→ **ACTIVITY**
Reproduce all nine items below word for word, keeping each one on its own line.

Segment Open

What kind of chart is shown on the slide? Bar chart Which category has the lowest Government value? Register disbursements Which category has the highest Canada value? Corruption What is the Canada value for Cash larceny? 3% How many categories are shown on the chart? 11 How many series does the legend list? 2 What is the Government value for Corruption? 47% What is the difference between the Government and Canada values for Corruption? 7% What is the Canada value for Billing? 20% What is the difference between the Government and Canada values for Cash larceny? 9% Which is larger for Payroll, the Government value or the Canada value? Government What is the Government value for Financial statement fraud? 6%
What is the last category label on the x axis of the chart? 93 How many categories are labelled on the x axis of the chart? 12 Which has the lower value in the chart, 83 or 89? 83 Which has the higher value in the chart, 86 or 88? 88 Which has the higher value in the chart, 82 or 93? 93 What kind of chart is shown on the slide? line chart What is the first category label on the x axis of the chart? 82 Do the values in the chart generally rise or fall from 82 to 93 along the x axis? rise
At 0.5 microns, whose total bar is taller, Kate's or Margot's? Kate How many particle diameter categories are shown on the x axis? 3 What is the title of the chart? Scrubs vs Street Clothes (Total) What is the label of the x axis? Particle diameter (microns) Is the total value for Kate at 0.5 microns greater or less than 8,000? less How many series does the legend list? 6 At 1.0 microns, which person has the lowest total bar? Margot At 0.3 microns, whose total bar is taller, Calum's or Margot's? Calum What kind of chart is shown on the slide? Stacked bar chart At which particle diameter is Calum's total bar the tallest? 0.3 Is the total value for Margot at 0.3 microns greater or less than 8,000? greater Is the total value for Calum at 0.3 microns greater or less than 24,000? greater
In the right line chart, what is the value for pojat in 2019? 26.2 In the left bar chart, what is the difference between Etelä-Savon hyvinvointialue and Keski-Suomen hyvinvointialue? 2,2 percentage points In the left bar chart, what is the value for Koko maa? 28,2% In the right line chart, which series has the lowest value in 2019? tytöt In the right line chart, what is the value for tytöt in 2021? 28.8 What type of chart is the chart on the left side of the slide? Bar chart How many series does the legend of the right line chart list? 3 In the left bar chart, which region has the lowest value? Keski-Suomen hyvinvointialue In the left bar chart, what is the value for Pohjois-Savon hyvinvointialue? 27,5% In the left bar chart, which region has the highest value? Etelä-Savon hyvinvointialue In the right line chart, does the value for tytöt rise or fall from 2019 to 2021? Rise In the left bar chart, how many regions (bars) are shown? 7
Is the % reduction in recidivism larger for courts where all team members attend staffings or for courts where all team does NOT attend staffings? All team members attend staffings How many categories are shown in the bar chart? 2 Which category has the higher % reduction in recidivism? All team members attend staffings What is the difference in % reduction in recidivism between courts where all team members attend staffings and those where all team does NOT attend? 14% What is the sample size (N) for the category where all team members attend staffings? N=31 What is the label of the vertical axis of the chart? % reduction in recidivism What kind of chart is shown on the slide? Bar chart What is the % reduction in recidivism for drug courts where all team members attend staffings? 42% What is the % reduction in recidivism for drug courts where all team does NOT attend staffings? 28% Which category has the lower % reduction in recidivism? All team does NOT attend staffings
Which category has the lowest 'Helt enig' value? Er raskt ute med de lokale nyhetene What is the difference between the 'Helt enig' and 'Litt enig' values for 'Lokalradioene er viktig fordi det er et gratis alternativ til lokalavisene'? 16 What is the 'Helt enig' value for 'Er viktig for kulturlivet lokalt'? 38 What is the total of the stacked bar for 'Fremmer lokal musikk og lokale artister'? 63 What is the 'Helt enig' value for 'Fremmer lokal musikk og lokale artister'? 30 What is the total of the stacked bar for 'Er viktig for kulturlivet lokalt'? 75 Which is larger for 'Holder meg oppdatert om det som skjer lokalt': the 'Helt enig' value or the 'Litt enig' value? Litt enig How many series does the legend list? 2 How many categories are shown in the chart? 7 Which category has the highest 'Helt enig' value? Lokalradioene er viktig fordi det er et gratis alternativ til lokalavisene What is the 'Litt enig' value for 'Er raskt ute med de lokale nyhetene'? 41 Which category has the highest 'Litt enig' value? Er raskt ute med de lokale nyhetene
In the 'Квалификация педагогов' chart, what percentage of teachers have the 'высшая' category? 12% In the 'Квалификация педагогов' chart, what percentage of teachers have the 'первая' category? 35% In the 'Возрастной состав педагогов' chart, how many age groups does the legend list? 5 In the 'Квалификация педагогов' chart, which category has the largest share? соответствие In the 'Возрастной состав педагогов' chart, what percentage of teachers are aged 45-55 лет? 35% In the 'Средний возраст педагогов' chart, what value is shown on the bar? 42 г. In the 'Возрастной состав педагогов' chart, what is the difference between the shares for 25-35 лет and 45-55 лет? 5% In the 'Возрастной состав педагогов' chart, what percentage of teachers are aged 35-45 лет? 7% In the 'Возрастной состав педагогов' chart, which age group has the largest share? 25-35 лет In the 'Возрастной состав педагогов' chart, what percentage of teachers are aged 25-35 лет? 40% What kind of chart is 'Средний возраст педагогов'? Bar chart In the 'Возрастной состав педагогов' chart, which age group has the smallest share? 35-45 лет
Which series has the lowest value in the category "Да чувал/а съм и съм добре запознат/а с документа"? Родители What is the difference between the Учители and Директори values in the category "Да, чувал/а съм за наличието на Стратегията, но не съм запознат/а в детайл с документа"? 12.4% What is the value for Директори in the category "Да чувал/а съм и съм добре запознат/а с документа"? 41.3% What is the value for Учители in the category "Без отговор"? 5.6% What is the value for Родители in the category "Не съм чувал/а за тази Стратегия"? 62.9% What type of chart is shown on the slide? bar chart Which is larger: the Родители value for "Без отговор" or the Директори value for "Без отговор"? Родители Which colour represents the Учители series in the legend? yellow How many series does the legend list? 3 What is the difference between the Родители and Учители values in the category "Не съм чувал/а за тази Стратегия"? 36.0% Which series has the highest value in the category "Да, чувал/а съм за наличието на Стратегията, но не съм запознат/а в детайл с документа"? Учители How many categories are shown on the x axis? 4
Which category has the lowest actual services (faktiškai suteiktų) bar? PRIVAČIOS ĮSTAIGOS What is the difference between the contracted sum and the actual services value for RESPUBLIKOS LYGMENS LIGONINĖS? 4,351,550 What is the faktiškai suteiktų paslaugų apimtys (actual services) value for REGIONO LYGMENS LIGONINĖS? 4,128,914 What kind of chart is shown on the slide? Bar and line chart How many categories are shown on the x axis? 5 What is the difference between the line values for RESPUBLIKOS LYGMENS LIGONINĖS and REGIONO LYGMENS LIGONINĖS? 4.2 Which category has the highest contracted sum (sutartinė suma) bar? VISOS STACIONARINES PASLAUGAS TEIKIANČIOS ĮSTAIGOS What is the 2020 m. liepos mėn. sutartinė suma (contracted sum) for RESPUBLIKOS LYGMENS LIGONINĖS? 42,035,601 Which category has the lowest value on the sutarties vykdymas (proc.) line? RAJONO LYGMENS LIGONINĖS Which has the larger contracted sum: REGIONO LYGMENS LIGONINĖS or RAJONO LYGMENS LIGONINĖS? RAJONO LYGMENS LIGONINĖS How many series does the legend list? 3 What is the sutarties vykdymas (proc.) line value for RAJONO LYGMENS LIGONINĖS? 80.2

Segment Closed

→ **EXERCISE RESPONSE**
What kind of chart is shown on the slide? Bar chart Which category has the lowest Government value? Register disbursements Which category has the highest Canada value? Corruption What is the Canada value for Cash larceny? 3% How many categories are shown on the chart? 11 How many series does the legend list? 2 What is the Government value for Corruption? 47% What is the difference between the Government and Canada values for Corruption? 7% What is the Canada value for Billing? 20% What is the difference between the Government and Canada values for Cash larceny? 9% Which is larger for Payroll, the Government value or the Canada value? Government What is the Government value for Financial statement fraud? 6%
What is the last category label on the x axis of the chart? 93 How many categories are labelled on the x axis of the chart? 12 Which has the lower value in the chart, 83 or 89? 83 Which has the higher value in the chart, 86 or 88? 88 Which has the higher value in the chart, 82 or 93? 93 What kind of chart is shown on the slide? line chart What is the first category label on the x axis of the chart? 82 Do the values in the chart generally rise or fall from 82 to 93 along the x axis? rise
At 0.5 microns, whose total bar is taller, Kate's or Margot's? Kate How many particle diameter categories are shown on the x axis? 3 What is the title of the chart? Scrubs vs Street Clothes (Total) What is the label of the x axis? Particle diameter (microns) Is the total value for Kate at 0.5 microns greater or less than 8,000? less How many series does the legend list? 6 At 1.0 microns, which person has the lowest total bar? Margot At 0.3 microns, whose total bar is taller, Calum's or Margot's? Calum What kind of chart is shown on the slide? Stacked bar chart At which particle diameter is Calum's total bar the tallest? 0.3 Is the total value for Margot at 0.3 microns greater or less than 8,000? greater Is the total value for Calum at 0.3 microns greater or less than 24,000? greater
In the right line chart, what is the value for pojat in 2019? 26.2 In the left bar chart, what is the difference between Etelä-Savon hyvinvointialue and Keski-Suomen hyvinvointialue? 2,2 percentage points In the left bar chart, what is the value for Koko maa? 28,2% In the right line chart, which series has the lowest value in 2019? tytöt In the right line chart, what is the value for tytöt in 2021? 28.8 What type of chart is the chart on the left side of the slide? Bar chart How many series does the legend of the right line chart list? 3 In the left bar chart, which region has the lowest value? Keski-Suomen hyvinvointialue In the left bar chart, what is the value for Pohjois-Savon hyvinvointialue? 27,5% In the left bar chart, which region has the highest value? Etelä-Savon hyvinvointialue In the right line chart, does the value for tytöt rise or fall from 2019 to 2021? Rise In the left bar chart, how many regions (bars) are shown? 7
Is the % reduction in recidivism larger for courts where all team members attend staffings or for courts where all team does NOT attend staffings? All team members attend staffings How many categories are shown in the bar chart? 2 Which category has the higher % reduction in recidivism? All team members attend staffings What is the difference in % reduction in recidivism between courts where all team members attend staffings and those where all team does NOT attend? 14% What is the sample size (N) for the category where all team members attend staffings? N=31 What is the label of the vertical axis of the chart? % reduction in recidivism What kind of chart is shown on the slide? Bar chart What is the % reduction in recidivism for drug courts where all team members attend staffings? 42% What is the % reduction in recidivism for drug courts where all team does NOT attend staffings? 28% Which category has the lower % reduction in recidivism? All team does NOT attend staffings
Which category has the lowest 'Helt enig' value? Er raskt ute med de lokale nyhetene What is the difference between the 'Helt enig' and 'Litt enig' values for 'Lokalradioene er viktig fordi det er et gratis alternativ til lokalavisene'? 16 What is the 'Helt enig' value for 'Er viktig for kulturlivet lokalt'? 38 What is the total of the stacked bar for 'Fremmer lokal musikk og lokale artister'? 63 What is the 'Helt enig' value for 'Fremmer lokal musikk og lokale artister'? 30 What is the total of the stacked bar for 'Er viktig for kulturlivet lokalt'? 75 Which is larger for 'Holder meg oppdatert om det som skjer lokalt': the 'Helt enig' value or the 'Litt enig' value? Litt enig How many series does the legend list? 2 How many categories are shown in the chart? 7 Which category has the highest 'Helt enig' value? Lokalradioene er viktig fordi det er et gratis alternativ til lokalavisene What is the 'Litt enig' value for 'Er raskt ute med de lokale nyhetene'? 41 Which category has the highest 'Litt enig' value? Er raskt ute med de lokale nyhetene
In the 'Квалификация педагогов' chart, what percentage of teachers have the 'высшая' category? 12% In the 'Квалификация педагогов' chart, what percentage of teachers have the 'первая' category? 35% In the 'Возрастной состав педагогов' chart, how many age groups does the legend list? 5 In the 'Квалификация педагогов' chart, which category has the largest share? соответствие In the 'Возрастной состав педагогов' chart, what percentage of teachers are aged 45-55 лет? 35% In the 'Средний возраст педагогов' chart, what value is shown on the bar? 42 г. In the 'Возрастной состав педагогов' chart, what is the difference between the shares for 25-35 лет and 45-55 лет? 5% In the 'Возрастной состав педагогов' chart, what percentage of teachers are aged 35-45 лет? 7% In the 'Возрастной состав педагогов' chart, which age group has the largest share? 25-35 лет In the 'Возрастной состав педагогов' chart, what percentage of teachers are aged 25-35 лет? 40% What kind of chart is 'Средний возраст педагогов'? Bar chart In the 'Возрастной состав педагогов' chart, which age group has the smallest share? 35-45 лет
Which series has the lowest value in the category "Да чувал/а съм и съм добре запознат/а с документа"? Родители What is the difference between the Учители and Директори values in the category "Да, чувал/а съм за наличието на Стратегията, но не съм запознат/а в детайл с документа"? 12.4% What is the value for Директори in the category "Да чувал/а съм и съм добре запознат/а с документа"? 41.3% What is the value for Учители in the category "Без отговор"? 5.6% What is the value for Родители in the category "Не съм чувал/а за тази Стратегия"? 62.9% What type of chart is shown on the slide? bar chart Which is larger: the Родители value for "Без отговор" or the Директори value for "Без отговор"? Родители Which colour represents the Учители series in the legend? yellow How many series does the legend list? 3 What is the difference between the Родители and Учители values in the category "Не съм чувал/а за тази Стратегия"? 36.0% Which series has the highest value in the category "Да, чувал/а съм за наличието на Стратегията, но не съм запознат/а в детайл с документа"? Учители How many categories are shown on the x axis? 4
Which category has the lowest actual services (faktiškai suteiktų) bar? PRIVAČIOS ĮSTAIGOS What is the difference between the contracted sum and the actual services value for RESPUBLIKOS LYGMENS LIGONINĖS? 4,351,550 What is the faktiškai suteiktų paslaugų apimtys (actual services) value for REGIONO LYGMENS LIGONINĖS? 4,128,914 What kind of chart is shown on the slide? Bar and line chart How many categories are shown on the x axis? 5 What is the difference between the line values for RESPUBLIKOS LYGMENS LIGONINĖS and REGIONO LYGMENS LIGONINĖS? 4.2 Which category has the highest contracted sum (sutartinė suma) bar? VISOS STACIONARINES PASLAUGAS TEIKIANČIOS ĮSTAIGOS What is the 2020 m. liepos mėn. sutartinė suma (contracted sum) for RESPUBLIKOS LYGMENS LIGONINĖS? 42,035,601 Which category has the lowest value on the sutarties vykdymas (proc.) line? RAJONO LYGMENS LIGONINĖS Which has the larger contracted sum: REGIONO LYGMENS LIGONINĖS or RAJONO LYGMENS LIGONINĖS? RAJONO LYGMENS LIGONINĖS How many series does the legend list? 3 What is the sutarties vykdymas (proc.) line value for RAJONO LYGMENS LIGONINĖS? 80.2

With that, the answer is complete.